Passage provided ->
* * *

|
Food
For Thought - Keep An Open Mind (December 2003)
In the face of the
rising PSA of androgen insensitivity clinicians customarily continue
Lupron - almost indefinitely. Is this done only in keeping with
"custom"? Why do we do this? Is there any biologic rationale or
established evidence supporting this practice? True, prostate cancer is
always heterogeneous with respect to its androgen sensitive and
insensitive components, so possibly the Lupron continues to address with
diminishing usefulness the diminishing number of androgen sensitive
cells. The only study I am aware of that focused on this issue (and I
can't find the reference) was a SWOG study years ago that showed a four
month survival benefit for continuing androgen suppression in this
clinical situation. In the November 5 JNCI an editorial, "Playing the
Old Piano: Another Tune for Endocrine Therapy" and a related article
probe deeply into this area, with a focus in this case on breast cancer,
and emerge with a related provocative biologic insight.
The emerging biologic
understanding of prostate cancer's sister endocrine disease, breast
cancer, is always relevant to our concepts about prostatic cancer. In
each of these diseases the phases of progression and their underlying
mechanisms are parallel. So the work of Craig Jordan, PhD, DSc, the guru
of Tamoxifen, reported in this journal, is poignant.
The essence of the
study is Jordan's observation that in the hormone deprived environment
(resulting for example, from oophorectomy or Tamoxifen) after the
initial cellular apopotic wave, the remaining once-hormone sensitive
cells reset and lower their threshold for hormone sensitivity. At this
point in our discussion, a historical fact about prior breast cancer
therapy is relevant. Ever since 1896 an option of treatment of
metastatic breast cancer has been oophorectomy (analogous to using
Lupron), and when the disease escaped from this state of hormone
deprivation, paradoxically, diethylstilbesterol (DES) at the "industrial
strength" dose of 15 mg had a good record of reclaiming disease control,
again bringing about apoptosis. "Paradoxical" because initially it was
the absence of estrogen that led to the first response, and that
a second wave of apoptosis should result from reintroduction of estrogen
seemed counter intuitive. The new twist in Jordan's work is that he has
established that in the "hypersensitive to estrogen" state that
developes in the estrogen deprived cells, even a small amounts of
estrogen - actually the amount normally present in a woman's circulation
- is sufficient to effect the new round of cell death! "We have
confirmed and extended our original observation that low concentrations
of estrogen shift the survival of SERM-resistent breast cancer cells by
initiating apoptosis" ...[SERM = Tamoxifen; i.e."resistant" because
cells achieve growth potential despite estrogen deprivation]..."Overall,
these data ... suggest that it is possible for a patient's own estrogen
to act as an anticancer agent in SERM-resistent breast cancer."

* * *

Problems to work on ->
• 1. For each statement, say whether it agrees with the hormone therapy commentary. Answer yes or no and quote the deciding words. (a) Oophorectomy has been a treatment option for metastatic breast cancer since 1896. (b) The SWOG study showed a four-year survival benefit for continuing androgen suppression. (c) The DES dose cited was 15 mg.
• 2. According to the hormone therapy commentary, what is the title of the editorial in the November 5 JNCI?
• 3. Write the next paragraph of the hormone therapy commentary, following on from its final quoted sentence.

* * *

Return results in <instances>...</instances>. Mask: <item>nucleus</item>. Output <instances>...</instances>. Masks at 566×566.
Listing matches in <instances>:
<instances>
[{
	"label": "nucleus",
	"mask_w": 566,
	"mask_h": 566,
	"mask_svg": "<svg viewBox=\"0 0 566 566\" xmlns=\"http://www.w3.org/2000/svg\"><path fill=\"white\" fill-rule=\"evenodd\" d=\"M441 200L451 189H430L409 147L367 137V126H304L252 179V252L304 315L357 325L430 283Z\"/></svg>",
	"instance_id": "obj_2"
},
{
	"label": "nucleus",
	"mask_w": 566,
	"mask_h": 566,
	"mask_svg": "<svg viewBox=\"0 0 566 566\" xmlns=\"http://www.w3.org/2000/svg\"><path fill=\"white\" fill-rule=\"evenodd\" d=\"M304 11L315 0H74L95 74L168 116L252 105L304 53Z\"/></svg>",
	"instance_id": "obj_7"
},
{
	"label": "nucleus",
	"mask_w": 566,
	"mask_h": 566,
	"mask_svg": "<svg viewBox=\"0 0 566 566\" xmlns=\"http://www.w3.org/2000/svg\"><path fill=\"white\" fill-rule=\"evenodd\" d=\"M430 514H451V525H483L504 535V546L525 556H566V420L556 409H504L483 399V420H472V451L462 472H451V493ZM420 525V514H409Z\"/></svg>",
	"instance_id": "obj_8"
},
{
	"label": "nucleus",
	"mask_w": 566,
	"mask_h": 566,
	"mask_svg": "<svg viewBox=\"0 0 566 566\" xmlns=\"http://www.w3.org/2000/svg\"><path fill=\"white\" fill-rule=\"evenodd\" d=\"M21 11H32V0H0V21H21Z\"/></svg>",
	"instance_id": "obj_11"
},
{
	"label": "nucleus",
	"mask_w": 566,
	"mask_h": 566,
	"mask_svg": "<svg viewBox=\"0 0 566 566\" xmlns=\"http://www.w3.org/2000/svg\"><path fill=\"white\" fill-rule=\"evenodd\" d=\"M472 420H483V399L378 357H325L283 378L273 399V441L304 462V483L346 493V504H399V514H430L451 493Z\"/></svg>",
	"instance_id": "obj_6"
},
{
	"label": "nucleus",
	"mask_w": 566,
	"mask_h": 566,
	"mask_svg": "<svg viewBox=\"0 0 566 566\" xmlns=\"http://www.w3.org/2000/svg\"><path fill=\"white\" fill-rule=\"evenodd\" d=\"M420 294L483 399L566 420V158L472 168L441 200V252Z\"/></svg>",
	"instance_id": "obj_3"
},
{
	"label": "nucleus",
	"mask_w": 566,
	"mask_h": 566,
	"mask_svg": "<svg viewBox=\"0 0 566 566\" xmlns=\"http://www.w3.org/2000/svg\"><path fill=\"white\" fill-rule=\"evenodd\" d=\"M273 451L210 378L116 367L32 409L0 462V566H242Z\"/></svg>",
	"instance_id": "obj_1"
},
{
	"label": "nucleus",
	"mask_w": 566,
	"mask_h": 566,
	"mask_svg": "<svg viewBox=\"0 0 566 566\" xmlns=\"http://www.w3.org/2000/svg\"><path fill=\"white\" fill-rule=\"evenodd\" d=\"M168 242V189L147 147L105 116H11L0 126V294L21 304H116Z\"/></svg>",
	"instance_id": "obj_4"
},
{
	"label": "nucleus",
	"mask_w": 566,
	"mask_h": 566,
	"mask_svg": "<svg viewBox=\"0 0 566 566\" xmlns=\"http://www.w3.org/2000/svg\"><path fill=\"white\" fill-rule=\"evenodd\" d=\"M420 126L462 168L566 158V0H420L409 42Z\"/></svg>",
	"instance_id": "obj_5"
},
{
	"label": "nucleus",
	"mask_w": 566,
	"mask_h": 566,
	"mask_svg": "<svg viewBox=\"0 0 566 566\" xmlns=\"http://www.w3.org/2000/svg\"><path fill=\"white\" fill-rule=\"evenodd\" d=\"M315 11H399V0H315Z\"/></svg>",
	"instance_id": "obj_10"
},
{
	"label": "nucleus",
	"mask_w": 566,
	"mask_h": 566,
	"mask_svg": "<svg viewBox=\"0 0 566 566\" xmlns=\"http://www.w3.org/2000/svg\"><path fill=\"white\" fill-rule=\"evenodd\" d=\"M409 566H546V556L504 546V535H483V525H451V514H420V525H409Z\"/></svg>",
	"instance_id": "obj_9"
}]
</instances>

* * *

Answers for the tasks ->
• 1.
(a) Yes: "Ever since 1896 an option of treatment of metastatic breast cancer has been oophorectomy"
(b) No: "a four month survival benefit for continuing androgen suppression in this clinical situation"
(c) Yes: "at the "industrial strength" dose of 15 mg"

• 2. "Playing the Old Piano: Another Tune for Endocrine Therapy"

• 3.
Of what relevance is
this data for the management of prostate cancer? It certainly argues for
a reexamination of the custom of continuing Lupron in the face of
"androgen insensitivity". And a protocol at Memorial Sloan Kettering
(MSKCC-99115) has picked up on this idea with a "Phase I Study of
Testosterone in Patients with Progressive Androgen-Independednt Prostate
Cancer", thus paralleling the early use of DES in breast cancer
management. In this study Lupron is continued, but daily testosterone
patches of increasing strength are applied to reintroduce testosterone
in a controlled fashion. The proof of the pudding will be in the eating.
Bottom Line:
Food for thought - but not quite fully cooked at this point.